All the search keywords that do impact relevance only like:
  • prefer-recent
  • boost-template
  • boost-neartitle
  • morelike
have no impact when sort is not relevance. To be precise morelike may still have an impact but it should be very marginal and there's not much value in using it when sort is not relevance.
Other keywords (including bounded geo searches like neartitle/nearcoord) will have an impact on the set of documents returned regardless of the sort parameter.
We could possibly emit a warning when such keywords are used in conjunction with a sort param that is not relevance. DCausse (WMF) (talk) 09:07, 22 September 2025 (UTC)Reply
DCausse, thanks. Note that I have added new section § Interaction among search options to the page, based on my possibly faulty understanding of what you wrote above. Please correct it as needed, and please expand the section to include any other interactions among search options that users should know about. Thanks in advance, Mathglot (talk) 19:54, 22 September 2025 (UTC)Reply

How to search the fields of the File information template on Commons?

[edit]

Nearly all of the over 110 million files on Commons use this standardized template that specifies various useful metadata like date taken and file description. How to make use of this data and search it?

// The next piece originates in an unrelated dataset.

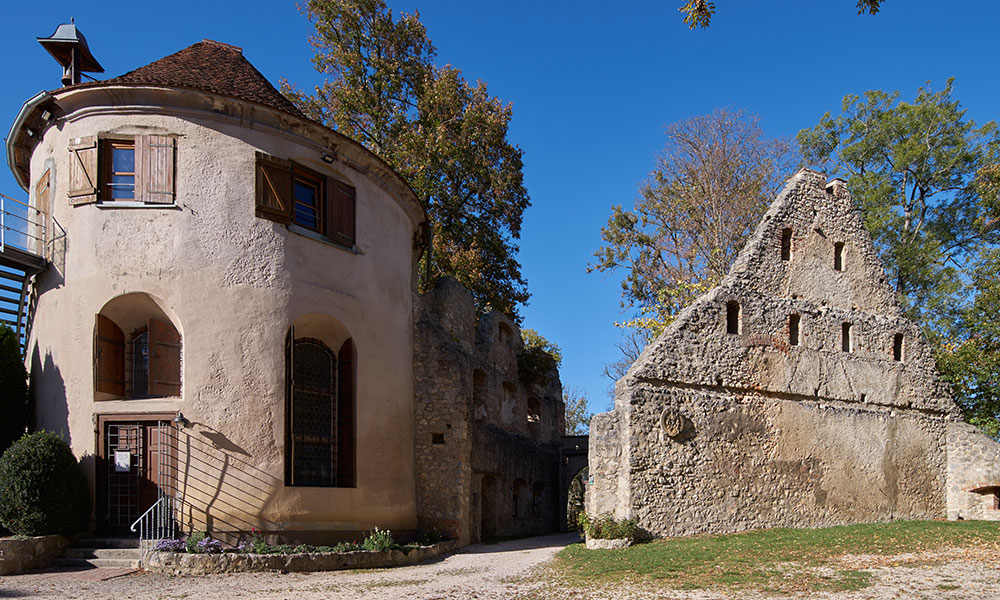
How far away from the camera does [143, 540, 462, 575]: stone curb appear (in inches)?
Answer: 500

For example, how could one search file description for a term like "Kathmandu" (as asked about by another user) like on can search with intitle. description:"Kathmandu" does show some results but I don't know what it does and the results don't have that word in their description. I could not find info on this at mw:Help:CirrusSearch either. Info how to search specified fields of c:Template:Information should be added here.

EBernhardson (WMF) said Unfortunately, the image description is simply an argument to a template. CirrusSearch doesn't do anything at that level and can't be that specific.. I think the best workaround currently would be to use the insource search operator with the field name first so for example I searched for insource:"|source=[https://soundcloud.com to identify files for c:Category:Audio files from Soundcloud.com. I think easily searching fields of the File pages' Information template could be enabled by

  1. Developing some regex that searches for any content after e.g. |source=
  2. Creating some alias for it so instead of writing some complex regex query every time one can simply enter e.g. info-source:"soundcloud.com"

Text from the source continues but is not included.